**Your task:** Write out the PAKKA forum thread word for word from "I was trying" to "version for example).".

---------- Reading text ----------

Also I noticed that it uses the built-in version of zpaqfranz, wouldn't it be better to be able to select a path to use a chosen version (or in the same folder) so as to avoid cases where the development of the two projects are not close?

fcorbelli commented 5 months ago

Current PAKKA need a lot of work 😄

Also I noticed that it uses the built-in version of zpaqfranz, wouldn't it be better to be able to select a path to use a chosen version (or in the same folder) so as to avoid cases where the development of the two projects are not close?

In fact no No because newer zpaqfranz.exe (64 bit) does have an autoupdate Then, sooner or later, even PAKKA will autoupdate zpaqfranz, if needed

I had virtually zero feedback for 10 years on PAKKA, now it seems some users are there I will see if I can improve a little Thanks for the reports

Werve commented 5 months ago

I was trying PAKKA for convenience, to store backups of all files on a disk but due to the problems described I finally preferred to proceed via console. I know that backups are not a primarily suitable use but I have not found any other program that can store deduplicated backups with versions as if they were differential and you can quickly remove a previous version to regain space (from what I understand you can use the -repack command that copies already compressed blocks so effectively you can quickly remove a single version for example).

---------- Given data ----------

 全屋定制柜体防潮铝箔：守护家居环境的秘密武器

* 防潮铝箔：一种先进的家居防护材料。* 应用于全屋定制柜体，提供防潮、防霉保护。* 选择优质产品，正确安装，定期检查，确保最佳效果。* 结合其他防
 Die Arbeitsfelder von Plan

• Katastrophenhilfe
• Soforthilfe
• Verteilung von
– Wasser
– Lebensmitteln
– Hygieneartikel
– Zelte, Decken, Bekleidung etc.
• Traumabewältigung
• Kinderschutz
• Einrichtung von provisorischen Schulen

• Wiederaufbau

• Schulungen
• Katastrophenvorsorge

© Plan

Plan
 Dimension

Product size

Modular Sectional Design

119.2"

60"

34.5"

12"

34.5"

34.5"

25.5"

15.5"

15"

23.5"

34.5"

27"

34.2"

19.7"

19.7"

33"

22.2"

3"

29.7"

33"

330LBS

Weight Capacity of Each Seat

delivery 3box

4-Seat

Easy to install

----------
---------- Given data ----------

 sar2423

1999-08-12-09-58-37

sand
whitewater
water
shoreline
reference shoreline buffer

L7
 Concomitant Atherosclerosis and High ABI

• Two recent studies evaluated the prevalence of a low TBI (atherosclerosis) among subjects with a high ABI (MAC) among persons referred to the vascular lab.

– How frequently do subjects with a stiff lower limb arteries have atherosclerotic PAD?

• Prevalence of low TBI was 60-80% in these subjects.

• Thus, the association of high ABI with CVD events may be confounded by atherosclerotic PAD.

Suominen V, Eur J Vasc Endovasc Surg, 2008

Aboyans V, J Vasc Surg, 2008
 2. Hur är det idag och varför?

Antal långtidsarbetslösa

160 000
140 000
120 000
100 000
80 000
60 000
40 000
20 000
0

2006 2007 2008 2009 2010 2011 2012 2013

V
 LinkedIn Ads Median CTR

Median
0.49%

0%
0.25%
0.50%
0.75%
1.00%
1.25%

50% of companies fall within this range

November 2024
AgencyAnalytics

----------
---------- Given data ----------

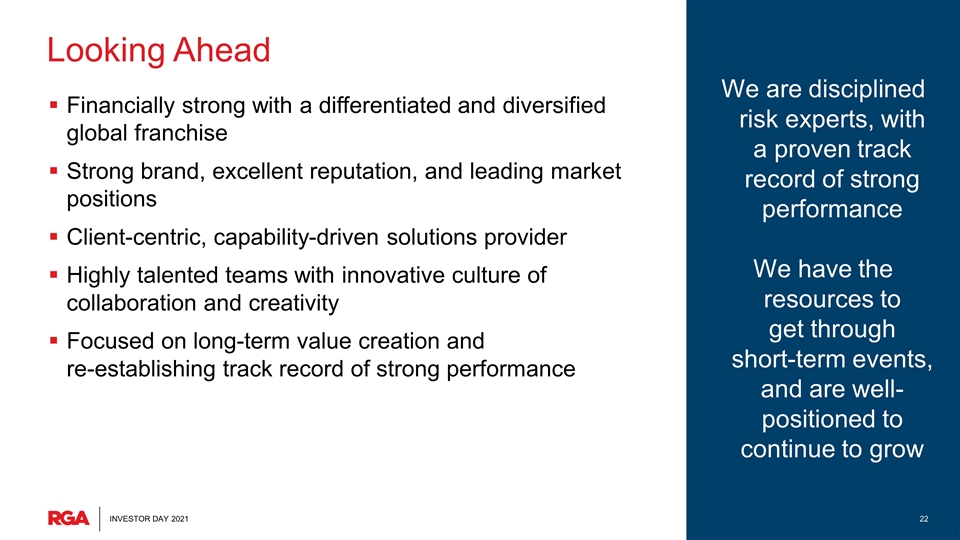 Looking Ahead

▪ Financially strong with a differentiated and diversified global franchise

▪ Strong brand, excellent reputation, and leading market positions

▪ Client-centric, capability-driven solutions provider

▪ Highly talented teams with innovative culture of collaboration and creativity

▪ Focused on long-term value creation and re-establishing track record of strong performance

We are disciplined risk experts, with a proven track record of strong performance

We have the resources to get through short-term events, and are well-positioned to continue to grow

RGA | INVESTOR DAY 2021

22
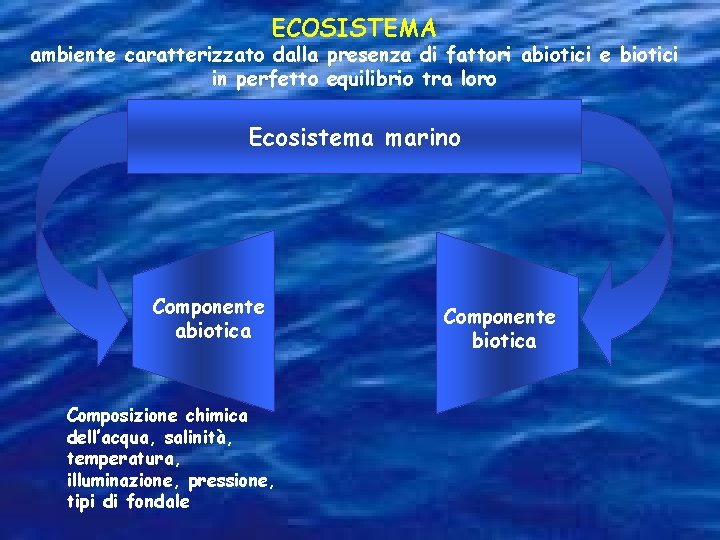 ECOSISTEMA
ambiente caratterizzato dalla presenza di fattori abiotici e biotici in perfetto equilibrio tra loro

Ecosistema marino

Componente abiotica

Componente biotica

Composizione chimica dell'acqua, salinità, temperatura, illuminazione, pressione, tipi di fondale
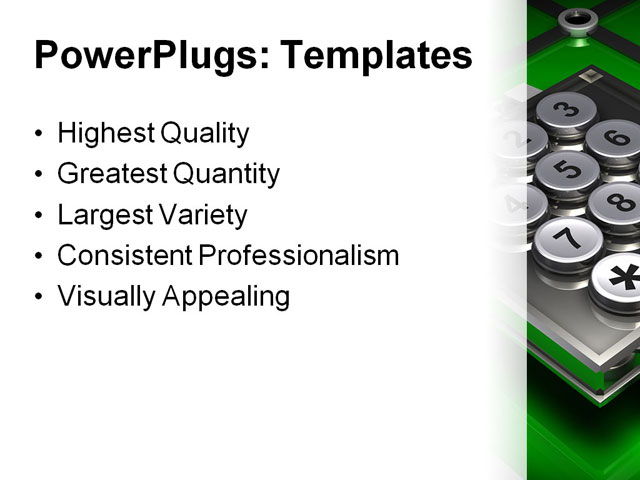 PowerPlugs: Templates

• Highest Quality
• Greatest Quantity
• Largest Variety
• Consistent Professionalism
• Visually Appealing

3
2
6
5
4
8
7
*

----------

**Response box:**
I was trying PAKKA for convenience, to store backups of all files on a disk but due to the problems described I finally preferred to proceed via console. I know that backups are not a primarily suitable use but I have not found any other program that can store deduplicated backups with versions as if they were differential and you can quickly remove a previous version to regain space (from what I understand you can use the -repack command that copies already compressed blocks so effectively you can quickly remove a single version for example).